WHAT THE EXERCISE ASKS
Rewrite the lines from the one containing "What is the distance of" through the one containing "1.37 meters", inclusive, changing "distance" to "separation" and leaving everything else the same. Give only those lines.

● ● ●

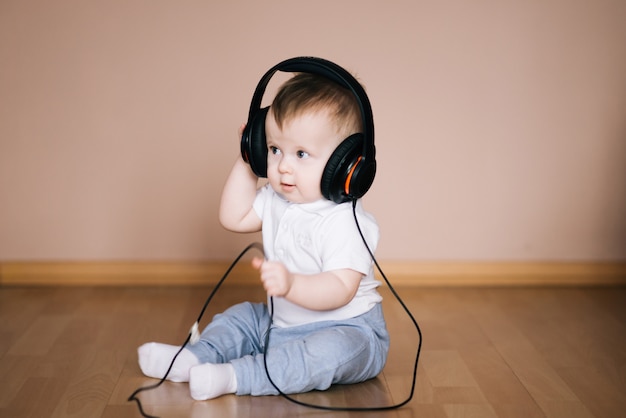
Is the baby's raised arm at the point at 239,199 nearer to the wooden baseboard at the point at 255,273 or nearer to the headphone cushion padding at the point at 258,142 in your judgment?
the headphone cushion padding at the point at 258,142

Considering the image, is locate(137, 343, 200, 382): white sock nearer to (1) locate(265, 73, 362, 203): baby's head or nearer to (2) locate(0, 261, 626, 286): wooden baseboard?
(1) locate(265, 73, 362, 203): baby's head

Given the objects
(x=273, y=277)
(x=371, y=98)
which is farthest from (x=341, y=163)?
(x=371, y=98)

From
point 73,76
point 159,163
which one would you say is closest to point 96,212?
point 159,163

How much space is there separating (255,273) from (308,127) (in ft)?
2.78

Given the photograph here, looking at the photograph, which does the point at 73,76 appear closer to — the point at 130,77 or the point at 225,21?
the point at 130,77

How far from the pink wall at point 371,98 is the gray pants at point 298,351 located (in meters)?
0.60

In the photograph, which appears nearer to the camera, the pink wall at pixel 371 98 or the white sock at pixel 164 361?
the white sock at pixel 164 361

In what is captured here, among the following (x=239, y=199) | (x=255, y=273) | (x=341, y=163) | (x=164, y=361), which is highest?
(x=341, y=163)

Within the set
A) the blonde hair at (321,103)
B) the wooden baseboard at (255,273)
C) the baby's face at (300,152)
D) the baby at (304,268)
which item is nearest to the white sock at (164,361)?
the baby at (304,268)

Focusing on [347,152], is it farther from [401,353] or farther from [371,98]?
[371,98]

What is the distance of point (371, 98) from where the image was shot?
6.84 ft

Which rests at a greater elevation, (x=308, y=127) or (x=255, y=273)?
(x=308, y=127)

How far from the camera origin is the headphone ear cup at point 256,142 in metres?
1.42

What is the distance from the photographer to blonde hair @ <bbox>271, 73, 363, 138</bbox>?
1.37 meters
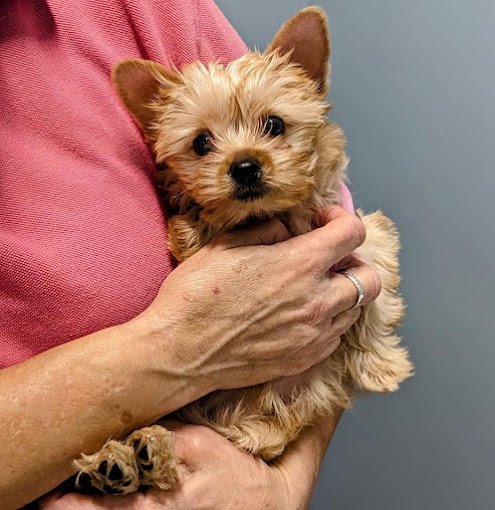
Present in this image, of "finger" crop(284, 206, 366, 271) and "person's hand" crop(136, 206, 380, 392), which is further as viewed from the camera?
"finger" crop(284, 206, 366, 271)

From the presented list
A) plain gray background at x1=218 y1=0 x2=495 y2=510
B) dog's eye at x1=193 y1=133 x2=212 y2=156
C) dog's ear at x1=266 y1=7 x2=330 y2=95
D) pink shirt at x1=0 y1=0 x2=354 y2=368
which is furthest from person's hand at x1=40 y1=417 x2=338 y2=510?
plain gray background at x1=218 y1=0 x2=495 y2=510

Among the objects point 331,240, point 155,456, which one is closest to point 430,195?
point 331,240

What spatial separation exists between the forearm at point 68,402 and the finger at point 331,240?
316 mm

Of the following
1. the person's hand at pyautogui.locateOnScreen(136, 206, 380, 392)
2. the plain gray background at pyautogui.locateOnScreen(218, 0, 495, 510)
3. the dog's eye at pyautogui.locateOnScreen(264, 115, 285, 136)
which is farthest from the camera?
the plain gray background at pyautogui.locateOnScreen(218, 0, 495, 510)

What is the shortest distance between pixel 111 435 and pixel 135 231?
317 mm

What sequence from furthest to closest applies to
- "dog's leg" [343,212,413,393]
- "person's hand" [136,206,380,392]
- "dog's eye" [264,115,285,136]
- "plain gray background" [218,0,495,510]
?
"plain gray background" [218,0,495,510], "dog's leg" [343,212,413,393], "dog's eye" [264,115,285,136], "person's hand" [136,206,380,392]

● ● ●

WRITTEN SOLUTION
What is the separation of point (371, 98) from where the image was shot?
6.84 ft

Which rests at a greater elevation, (x=308, y=127) or (x=255, y=273)?
(x=308, y=127)

How far from the camera origin is the headphone ear cup at point 256,142 in metres?
1.42

What is the separation from the photographer to blonde hair @ <bbox>271, 73, 363, 138</bbox>?
1.37 meters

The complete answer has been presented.